5. Price the survivors
Multiply each surviving account's event volume by your realistic capture rate and unit economics. Sum it. That number, often 1 to 3% of the TAM slide, is your serviceable, obtainable market. It is the only number that should drive territory design, hiring, and fundraising narrative.
What the claims-derived market changes operationally
Sequencing. The ranked account list gives you an empirical answer to "who do we call first?": the accounts in the top decile of both acuity and readiness. In our experience these convert at a multiple of the median account's rate, close faster, and reference better, because the pain is real and current.
Messaging. When you know an account's specific claims profile, the first meeting changes from "here's our product" to "your denial rate in cardiology claims with Payer X appears to run well above your regional peers, here's what that is worth." That is not a pitch; it's a finding. Healthcare buyers, drowning in generic AI outreach, respond to findings.
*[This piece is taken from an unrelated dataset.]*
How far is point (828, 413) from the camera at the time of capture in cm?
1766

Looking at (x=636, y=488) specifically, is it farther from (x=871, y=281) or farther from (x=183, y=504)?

Pricing. Event-level sizing supports event-level pricing. If you know the recoverable dollar volume per account, you can anchor price to a share of documented value rather than defending a per-seat fee against a procurement office.
Fundraising. A bottom-up market build survives diligence. Sophisticated healthcare investors now run exactly this analysis on portfolio candidates; showing up with it done, including the unflattering filtration losses, signals operational maturity that a TAM slide cannot.
The honest caveats
Claims data is powerful and imperfect. It lags (commercial datasets run months behind), it under-represents some settings, and entity resolution across billing identifiers, facilities, and parent systems is genuinely hard, so budget real effort for it. Public and licensed datasets each have coverage biases; know yours and state them. And claims tell you about the problem, not the politics: no dataset reveals that the CFO's cousin sells a competing product. Data-driven targeting narrows the field; humans still close.
The standard is not perfection. The standard is the alternative, and the alternative is a spreadsheet fantasy.
The bottom line
In healthcare, the market is not a number; it is a list. Claims data lets you build that list: which accounts have your problem, how acutely, whether you can reach them, and what each is worth. The output is a smaller market than your pitch deck claims and a far larger one than your pipeline currently reflects. Vendors who make this shift stop selling to a market and start selling to accounts, and in a sector where every sales cycle costs two quarters of runway, that is the difference between a GTM strategy and a GTM story.